BANGOR, Maine — A teenage runaway from Standish has died after a high-speed police chase and crash in Oklahoma late Sunday involving her and her boyfriend, who was driving, a Cumberland County Sheriff’s Office representative said Tuesday.
Collette Boure, 17, of Standish suffered life-threatening injuries in the crash and later died, Capt. Don Goulet said Tuesday.
“The family notified the detective involved that they decided to take her off life support,” the captain said.
Oklahoma Highway Patrol on Tuesday released the initial crash report about the 11:48 p.m. collision on U.S. Route 70 in Hugo, Oklahoma, which states Boure suffered “head, trunk, internal, arm and leg injuries” in the crash.

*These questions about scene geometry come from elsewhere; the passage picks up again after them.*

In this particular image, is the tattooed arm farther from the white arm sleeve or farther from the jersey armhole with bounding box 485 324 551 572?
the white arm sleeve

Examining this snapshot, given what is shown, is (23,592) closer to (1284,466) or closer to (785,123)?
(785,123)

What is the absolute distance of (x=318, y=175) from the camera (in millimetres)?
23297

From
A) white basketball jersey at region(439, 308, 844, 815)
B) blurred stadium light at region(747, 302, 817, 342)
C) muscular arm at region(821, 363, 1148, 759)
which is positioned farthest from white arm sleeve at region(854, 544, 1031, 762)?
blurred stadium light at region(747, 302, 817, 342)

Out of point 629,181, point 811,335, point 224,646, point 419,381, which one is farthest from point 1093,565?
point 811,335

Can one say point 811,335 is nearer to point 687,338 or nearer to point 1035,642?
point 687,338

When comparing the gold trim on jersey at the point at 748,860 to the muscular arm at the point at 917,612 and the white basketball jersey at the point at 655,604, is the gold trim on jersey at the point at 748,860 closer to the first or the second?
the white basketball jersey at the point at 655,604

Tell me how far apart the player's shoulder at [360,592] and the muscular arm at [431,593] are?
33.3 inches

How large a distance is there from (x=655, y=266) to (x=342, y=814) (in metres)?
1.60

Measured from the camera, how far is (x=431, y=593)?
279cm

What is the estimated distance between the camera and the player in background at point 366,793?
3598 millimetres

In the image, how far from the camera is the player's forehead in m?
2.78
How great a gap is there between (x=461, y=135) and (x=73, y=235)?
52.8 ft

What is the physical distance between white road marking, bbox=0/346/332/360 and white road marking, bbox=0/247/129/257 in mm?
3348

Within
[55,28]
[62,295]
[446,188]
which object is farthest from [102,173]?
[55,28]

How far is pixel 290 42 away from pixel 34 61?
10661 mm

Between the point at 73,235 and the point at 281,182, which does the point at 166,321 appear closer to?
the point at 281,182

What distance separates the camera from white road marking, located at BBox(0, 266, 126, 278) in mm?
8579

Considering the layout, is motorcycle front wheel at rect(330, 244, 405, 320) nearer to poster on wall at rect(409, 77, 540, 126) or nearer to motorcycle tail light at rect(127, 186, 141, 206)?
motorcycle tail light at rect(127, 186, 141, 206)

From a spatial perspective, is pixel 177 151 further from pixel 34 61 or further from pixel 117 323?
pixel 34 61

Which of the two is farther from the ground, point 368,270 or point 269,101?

Boure, who was reported as a runaway to the Cumberland County Sheriff’s Office on Oct. 13, was taken by AirEvac helicopter to Saint Michael’s Hospital in Texarkana, Texas, after the crash, the highway patrol report states.
Her boyfriend, Alexander Meyers, 17, of Portland, was driving and was taken into custody after the crash. He was reported as a runaway on Oct. 21.
The teens were traveling in a stolen vehicle from Maine when an Idabel, Oklahoma, officer reportedly tried to stop them for speeding, which led to a high-speed chase and ended when the vehicle crashed about 40 miles down the road.
The crash occurred when Meyers, who was being pursued by law enforcement from Idabel, McCurtain County and the Valliant Police Department, attempted to drive around a stopped police cruiser, Sheriff Terry Park of Choctaw County, Oklahoma, said Tuesday.
“He hit a curb and went airborne and struck a utility pole on the passenger side,” said Park, who was saddened to learn of the girl’s death. “The vehicle landed on its side. The driver was able to crawl out of the car. An Idabel deputy got into the vehicle and was able to get her out.”
Meyers was taken into custody by the Idabel Police Department, Park said.
Idabel District Attorney Mark Matloff is handling the case and is expected to charge Meyers for his role in Boure’s death.
BDN writer Dawn Gagnon contributed to this report.